#TOLERÂNCIA69 - O ESTIGMA DA SUPERIORIDADE
Tenho-me surpreendido, mais vezes do que era a minha expectativa, com a reacção de algumas pessoas quando eu faço da Tolerância e do meu interesse da Tolerância. Às vezes é uma reacção de desconfiança ou de dúvida; de recusa ou de evitamento; de reserva, mas chega a ser de repulsa, quase do tipo «Vade retro, Satana!»
Já aqui falei do surgimento, digamos, oficial da Tolerância (apontamento #TOLERÂNCIA29, de 21 de Janeiro): «a palavra tolerância nasceu no século XVI das guerras religiosas entre católicos e protestantes: os católicos acabaram por tolerar os protestantes, e reciprocamente. Depois a tolerância foi reclamada a propósito de todas as outras religiões e de todas as crenças. Finalmente, no século XIX, a tolerância estendeu-se a todo o pensamento livre.»
Se num contexto de reflexão religiosa a ideia, o conceito de Tolerância é pacífico, transporta-nos logo para um objectivo ou ideal de diálogo inter-religioso, ecuménico, de aceitação recíproca entre diferentes credos, num contexto político ou sócio-cultural, o objectivo ou ideal de diálogo e reciprocidade não é imediato.
A justificação dessa desconfiança, contida ou explosiva, em relação à Tolerância é quase sempre a mesma, formulação mais para aqui, formulação mais para ali: «A tolerância é uma atitude e superioridade de alguém sobre outro que se considera inferior.» Superioridade ou arrogância.Penso que até agora não dei a ideia de que considero a Tolerância a panaceia para resolver as oposições, confrontos, divergências, etc., entre as pessoas e os grupos humanos.
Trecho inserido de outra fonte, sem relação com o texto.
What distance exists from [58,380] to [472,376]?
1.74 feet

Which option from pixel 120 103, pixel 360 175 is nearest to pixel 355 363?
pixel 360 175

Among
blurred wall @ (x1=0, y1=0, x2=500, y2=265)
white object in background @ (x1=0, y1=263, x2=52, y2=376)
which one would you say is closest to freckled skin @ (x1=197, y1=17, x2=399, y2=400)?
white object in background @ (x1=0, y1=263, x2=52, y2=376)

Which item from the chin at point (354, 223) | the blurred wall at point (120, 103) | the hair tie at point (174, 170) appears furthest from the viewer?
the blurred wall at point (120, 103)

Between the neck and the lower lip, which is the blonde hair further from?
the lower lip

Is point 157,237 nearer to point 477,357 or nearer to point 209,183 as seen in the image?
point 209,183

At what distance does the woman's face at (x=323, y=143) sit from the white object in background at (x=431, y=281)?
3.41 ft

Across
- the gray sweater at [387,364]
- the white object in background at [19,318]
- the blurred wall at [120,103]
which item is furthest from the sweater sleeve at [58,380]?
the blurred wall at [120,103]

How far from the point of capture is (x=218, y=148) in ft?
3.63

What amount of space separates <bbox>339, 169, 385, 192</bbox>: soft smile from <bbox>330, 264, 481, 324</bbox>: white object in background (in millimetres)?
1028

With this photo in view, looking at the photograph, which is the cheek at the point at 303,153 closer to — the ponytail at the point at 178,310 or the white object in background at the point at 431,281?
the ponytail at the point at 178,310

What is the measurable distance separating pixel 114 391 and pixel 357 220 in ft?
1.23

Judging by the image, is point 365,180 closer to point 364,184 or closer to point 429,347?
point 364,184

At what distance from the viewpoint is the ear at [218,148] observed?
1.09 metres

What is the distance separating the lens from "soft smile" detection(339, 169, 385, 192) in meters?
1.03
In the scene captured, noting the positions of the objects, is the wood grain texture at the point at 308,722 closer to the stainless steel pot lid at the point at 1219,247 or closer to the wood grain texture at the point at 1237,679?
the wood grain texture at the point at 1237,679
Ora, nada é nem ninguém tem o Santo Graal da solução das divergências humanas. Peça-se à Tolerância na justa medida do seu valor, que é "só" algum; e que, como qualquer outro valor, ideal, princípio, fim, ou estratégia, pode ser pervertido e usado desonestamente para explorar o Outro.
Recusar liminarmente a Tolerância nesse sentido de ser expressão de superioridade sobre Outrem que se toma como inferior pode ter várias interpretações, de que destacarei duas: a primeira é a cristalização mental duma ideia, um preconceito cognitivo, um pensamento sincrético acerca da Tolerância e do seu valor, sendo isso espelho duma atitude de superioridade por parte de quem pensa que já tem a verdade sobre a Tolerância, que não tem necessidade de se questionar, questionar e dialogar com o Outro; a segunda é que, provavelmente de forma inconsciente, não se quer sair da sua zona de conforto, já que pensar dá trabalho, exige esforço, e o trabalho e o esforço produzem tensão, tensão essa que traz sempre desconforto e desprazer, mesmo para quem corre por gosto.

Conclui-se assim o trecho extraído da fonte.